Locally, the KKK regularly visited and donated funds to the Methodist church. Its pastor, Rev. J.C.B. Hopkins, openly supported the KKK and co-hosted KKK recruiting events at the Union Hall featuring Klan members from Denver, Boulder and Longmont.
Mary Miller formed the anti-saloon Citizens ticket political party in the 1890s, but the movement went dormant in about 1916. After she died in 1921, Frank Miller and other KKK members reconstituted the Citizens ticket name. Frank Miller was elected to the town board in the 1920s running on the Citizens ticket but was unsuccessful in a run for mayor. Mayors Lee Baker, Robert Johnson and Harry Grief were members of the Citizens ticket, as was prominent Citizens ticket member Logan Ross, a card-carrying and registered Colorado KKK member. He’s listed in the KKK’s state membership roster at History Colorado in Denver. Ross was elected to the town board and the local school board.
Ray Burt is also registered as a KKK member on the state membership roster. His wife, Edith, was leader of the all-white parent-teacher association, which she helped re-launch in 1935. Mr. and Mrs. Frank Miller, Mr. and Mrs. Robert Johnson and Mr. and Mrs. Logan Ross had leadership roles in the organization.
The late Sally Martinez identified Lee Baker as a KKK member in a 1990 oral history discussion. Mayors Ben Cundall and Dr. James Braden were members of the Taxpayers ticket, the group that fought to keep the KKK-affiliated Citizens ticket from power.
Frank Miller is associated with the KKK via his membership and affiliation with the Citizens ticket, the volunteer fire department, the parent-teacher association, the Lions Club and the Lafayette Methodist Church.

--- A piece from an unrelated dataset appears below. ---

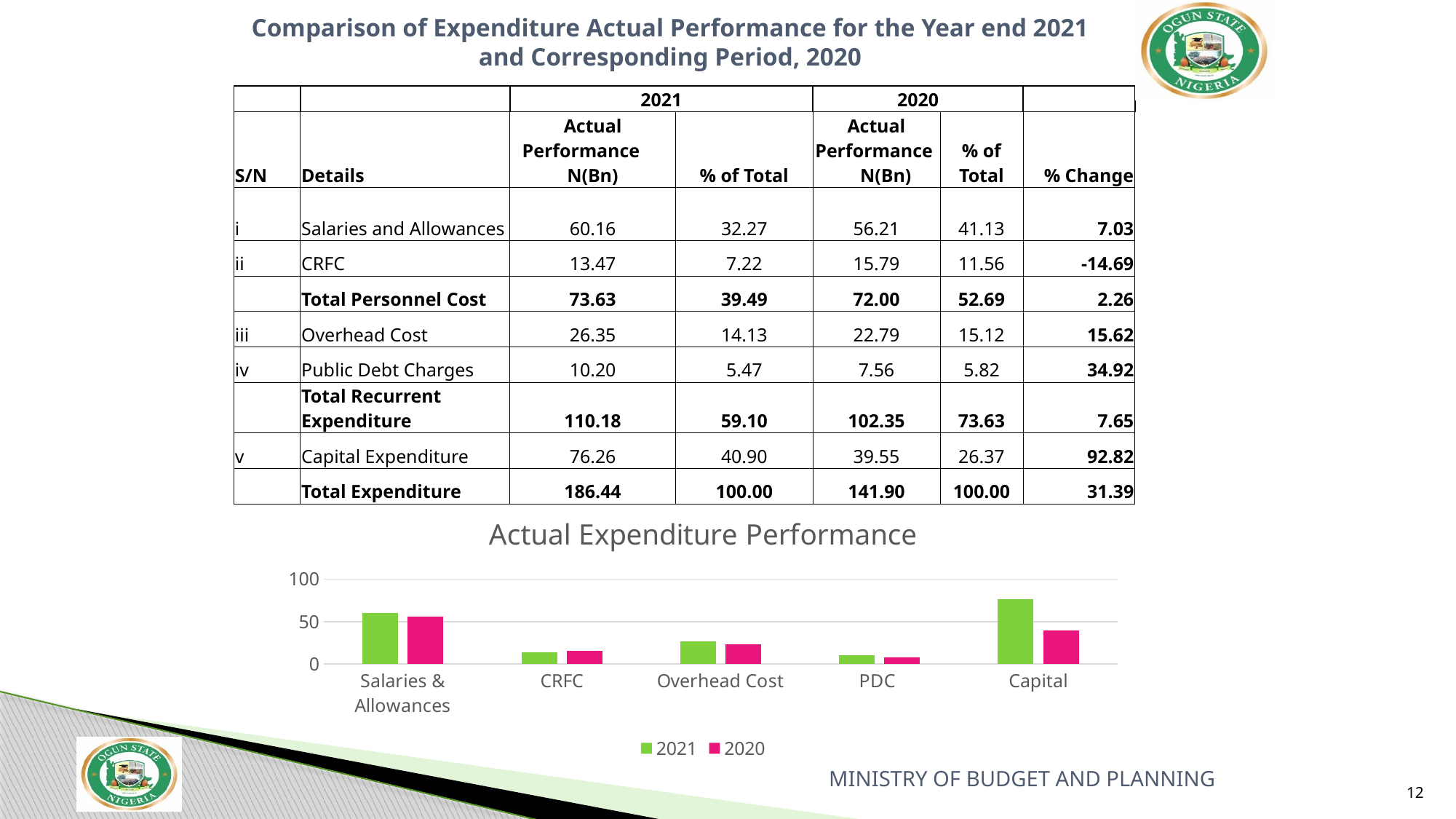
In the "Actual Expenditure Performance" chart, is the 2020 value for Capital greater or less than 50? less In the "Actual Expenditure Performance" chart, which category has the lowest 2020 bar? PDC In the "Actual Expenditure Performance" chart, is the 2021 value for Capital greater or less than 50? greater In the "Actual Expenditure Performance" chart, which category has the highest 2021 bar? Capital In the "Actual Expenditure Performance" chart, which category has the highest 2020 bar? Salaries & Allowances In the "Actual Expenditure Performance" chart, for Capital, which series has the larger bar, 2021 or 2020? 2021 In the "Actual Expenditure Performance" chart, is the 2021 value for Overhead Cost greater or less than 50? less What colour are the 2021 bars in the "Actual Expenditure Performance" chart? green What kind of chart is shown under the title "Actual Expenditure Performance"? bar chart How many categories are shown on the x axis of the "Actual Expenditure Performance" chart? 5 How many series does the legend of the "Actual Expenditure Performance" chart list? 2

Fay Miller, who died in 1930, belonged to the volunteer fire department and was a known KKK member because of the identifiable white horse that he rode during KKK parades in Lafayette. In oral history tapes, his nephew, Ralph Clinton Miller Jr., and Ralph’s wife, Welcome (Henning) Miller, both acknowledge Fay as a KKK member.

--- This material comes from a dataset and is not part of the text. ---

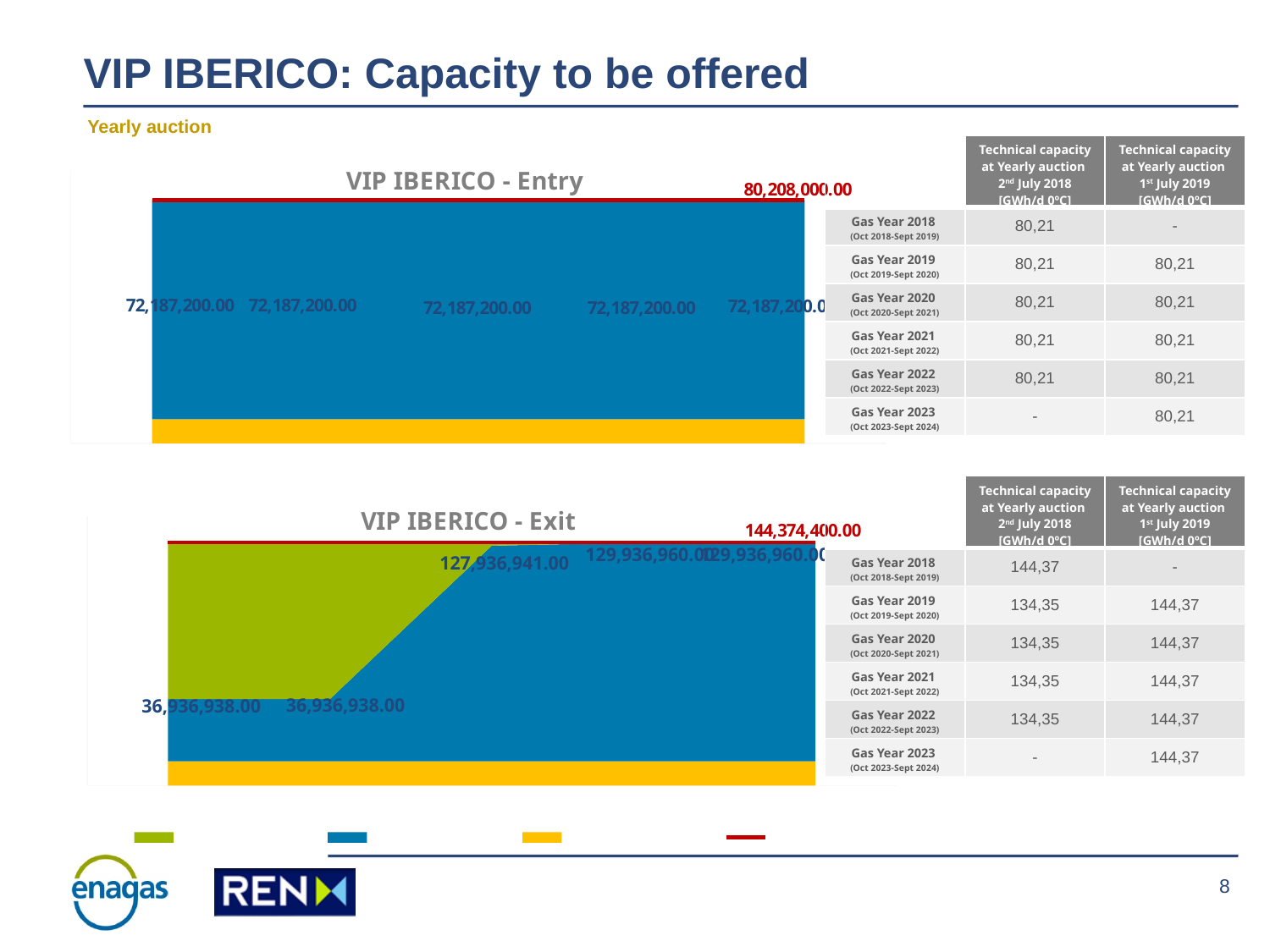
In the VIP IBERICO - Entry chart, how many times is the value 72,187,200.00 labelled? 5 In the VIP IBERICO - Exit chart, what is the difference between the red line value 144,374,400.00 and the labelled value 129,936,960.00? 14,437,440.00 In the VIP IBERICO - Exit chart, does the green area grow or shrink from left to right? shrinks What kind of chart is the VIP IBERICO - Exit chart? combination area and line chart In the VIP IBERICO - Exit chart, which is larger: 127,936,941.00 or 129,936,960.00? 129,936,960.00 In the VIP IBERICO - Entry chart, what value is repeated across the blue area? 72,187,200.00 In the VIP IBERICO - Exit chart, what value is labelled on the red line at the top? 144,374,400.00 In the VIP IBERICO - Entry chart, what is the difference between the red line value 80,208,000.00 and the blue area value 72,187,200.00? 8,020,800.00 In the VIP IBERICO - Entry chart, does the blue area rise, fall or stay flat from left to right? stays flat In the VIP IBERICO - Entry chart, what value is labelled on the red line at the top? 80,208,000.00 In the VIP IBERICO - Exit chart, what is the lowest value labelled? 36,936,938.00 What is the title of the top chart on the slide? VIP IBERICO - Entry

As documented in 1933 and 1934, Lafayette mayor Harry Grief and the majority Citizens town board conspired with the volunteer fire department to exclude Latinos from the newly opened Lafayette swimming pool. Gatekeepers from the volunteer fire department, standing in front of a “White Trade Only” sign, denied entry to Rose Lueras and at least a dozen other Latino citizens.
Rose’s lawsuit and brave fight against racism was documented recently by Frank Archuleta. His hard work is appreciated and I wholeheartedly support his efforts to rename “The Miller.”

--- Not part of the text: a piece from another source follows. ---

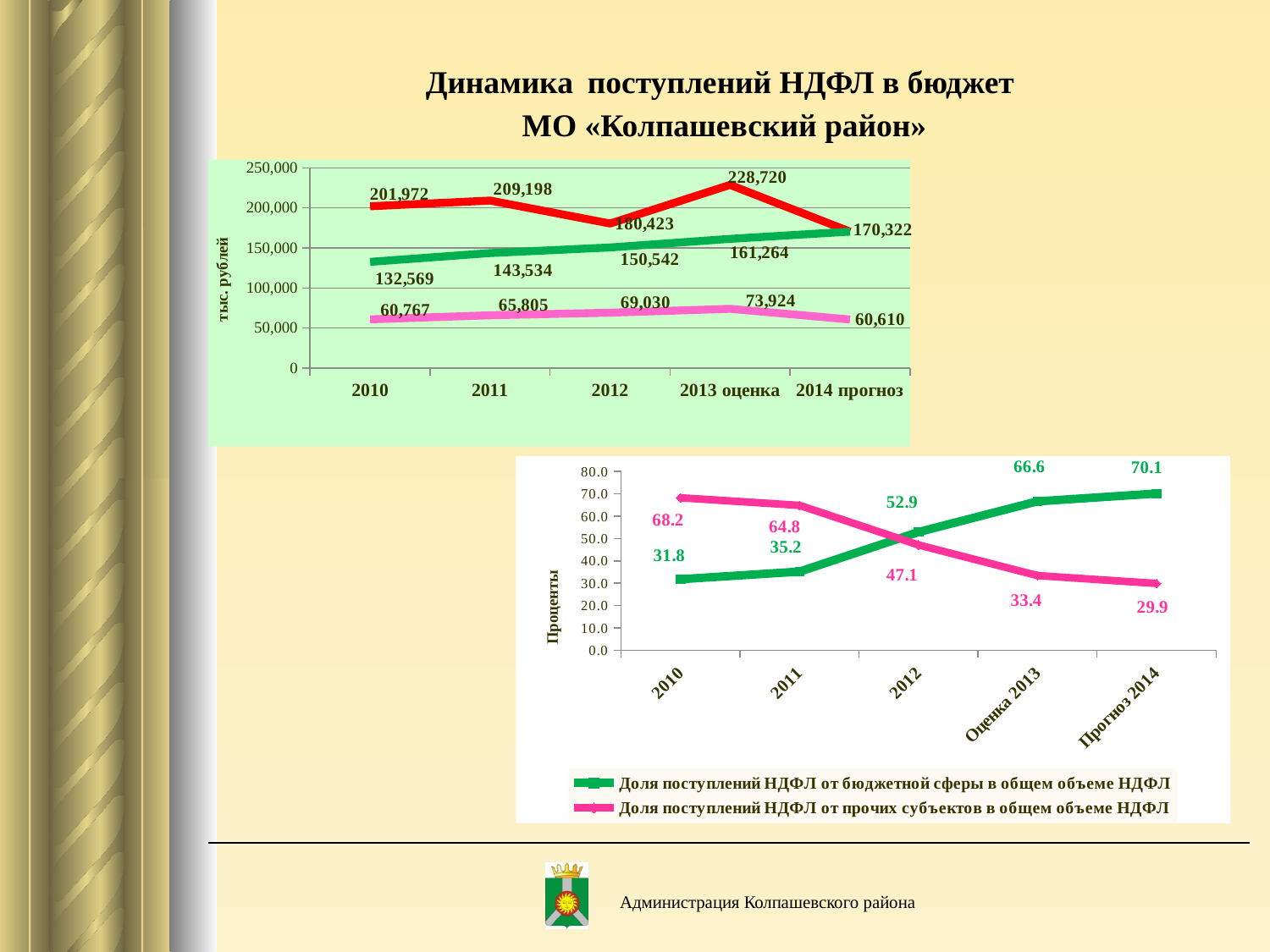
In the top chart, in which year does the red line reach its highest value? 2013 оценка In the top chart, what is the value of the pink line for 2014 прогноз? 60,610 In the bottom chart, what is the value of 'Доля поступлений НДФЛ от прочих субъектов в общем объеме НДФЛ' for Прогноз 2014? 29.9 In the bottom chart, does the share of НДФЛ from the budget sector (green line) rise or fall from 2010 to Прогноз 2014? Rise How many series does the legend of the bottom chart list? 2 What kind of chart is the bottom chart? Line chart How many categories are shown on the x axis of the top chart? 5 In the top chart, what is the value of the green line for 2011? 143,534 In the top chart, what is the difference between the red line's values for 2013 оценка and 2012? 48,297 In the top chart, what is the value of the red line for 2013 оценка? 228,720 In the bottom chart, what is the value of 'Доля поступлений НДФЛ от бюджетной сферы в общем объеме НДФЛ' for 2012? 52.9 In the top chart, in which year is the pink line at its lowest value? 2014 прогноз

(Editor’s note: This posting was a July 2020 letter composed by Doug Conarroe in support of Frank Archuleta’s efforts to rename an apartment complex in Lafayette. It was updated November 2020 to add detailed information about Alma Bridwell White. Information in the post is garnered from multiple periodicals including the Lafayette Leader and the Rocky Mountain American, a newspaper published in 1925 by the Boulder, Colorado KKK Klavern. Most of the information is excerpted from the upcoming book “Lost Lafayette, Colorado” due for release in March 2021.)